Literary LEO 2013

Flash Fiction — First

Traffic Stop


Today you took your daughter to soccer practice.

Now it is 11 p.m. and the bars are emptying out first shift factory workers and single mothers too tired to stay, too poor to pay the babysitter another hour. You cruise by The Crow’s Nest. A bickering couple in the parking lot make up as soon as they see your car. Your daughter hasn’t scored a goal in four games and she is losing heart. You want her to win at everything, even sixth-grade kicking contests.
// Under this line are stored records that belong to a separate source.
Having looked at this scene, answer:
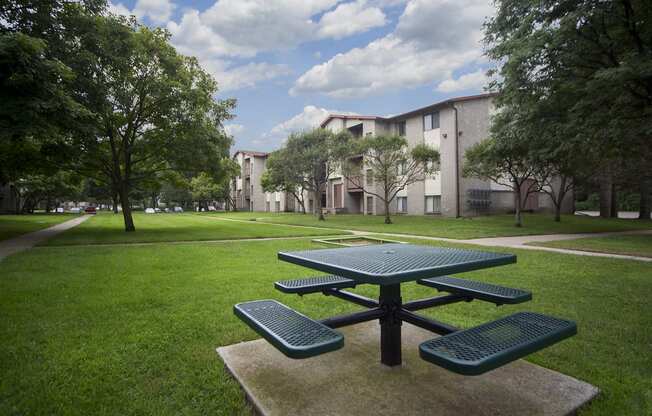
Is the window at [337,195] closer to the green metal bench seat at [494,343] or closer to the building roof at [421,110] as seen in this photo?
the building roof at [421,110]

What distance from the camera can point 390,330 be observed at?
10.7 ft

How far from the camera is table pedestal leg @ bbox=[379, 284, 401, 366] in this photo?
3217 mm

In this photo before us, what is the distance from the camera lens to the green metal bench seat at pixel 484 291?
3.58m

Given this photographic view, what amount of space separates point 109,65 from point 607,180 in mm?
33913

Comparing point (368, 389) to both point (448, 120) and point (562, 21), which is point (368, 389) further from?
point (448, 120)

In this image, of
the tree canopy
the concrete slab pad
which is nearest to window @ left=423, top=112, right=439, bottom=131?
the tree canopy

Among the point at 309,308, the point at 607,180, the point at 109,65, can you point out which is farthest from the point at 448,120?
the point at 309,308

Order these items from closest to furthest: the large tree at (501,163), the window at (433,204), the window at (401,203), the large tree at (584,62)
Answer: the large tree at (584,62)
the large tree at (501,163)
the window at (433,204)
the window at (401,203)


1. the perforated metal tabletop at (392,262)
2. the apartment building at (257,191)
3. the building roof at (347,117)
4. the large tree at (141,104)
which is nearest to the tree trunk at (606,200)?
the building roof at (347,117)

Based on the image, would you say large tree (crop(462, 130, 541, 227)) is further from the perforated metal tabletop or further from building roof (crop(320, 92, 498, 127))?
the perforated metal tabletop

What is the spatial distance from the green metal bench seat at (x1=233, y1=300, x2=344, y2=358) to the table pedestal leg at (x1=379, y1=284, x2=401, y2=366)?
0.64m

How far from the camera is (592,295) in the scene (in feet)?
19.4

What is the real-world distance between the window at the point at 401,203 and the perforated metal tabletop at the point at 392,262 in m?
34.4

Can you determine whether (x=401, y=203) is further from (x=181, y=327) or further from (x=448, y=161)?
(x=181, y=327)
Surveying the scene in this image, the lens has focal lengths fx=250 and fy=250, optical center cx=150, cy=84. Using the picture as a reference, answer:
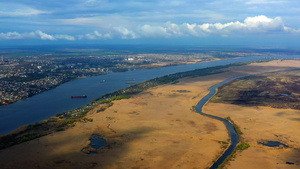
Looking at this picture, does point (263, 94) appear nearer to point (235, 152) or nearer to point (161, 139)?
point (235, 152)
Two miles away a burglar alarm goes off and you hit the freeway on-ramp to back up the nearest officer. He waves you off as the owner of the grocery smiles sheepishly. Back on the freeway a car weaves in front of you. You ease off the gas, listen to the radio, the officer clearing out from the grocery. He’s eager and young and wants to make every call first. He’ll get over it, you think. That car in front of you crosses the center line and you turn on your lights. Your dashboard rattles as you both hit the gravel of the emergency lane. You study the car as you approach, your holster unsnapped, your flashlight in your left hand. A rusted Ford Escort, with clothes piled in the back seat. Smiling, the driver hands you his license, says his registration is in the glovebox. As he reaches over you gaze down at the license and think.

Today you took your daughter to soccer practice.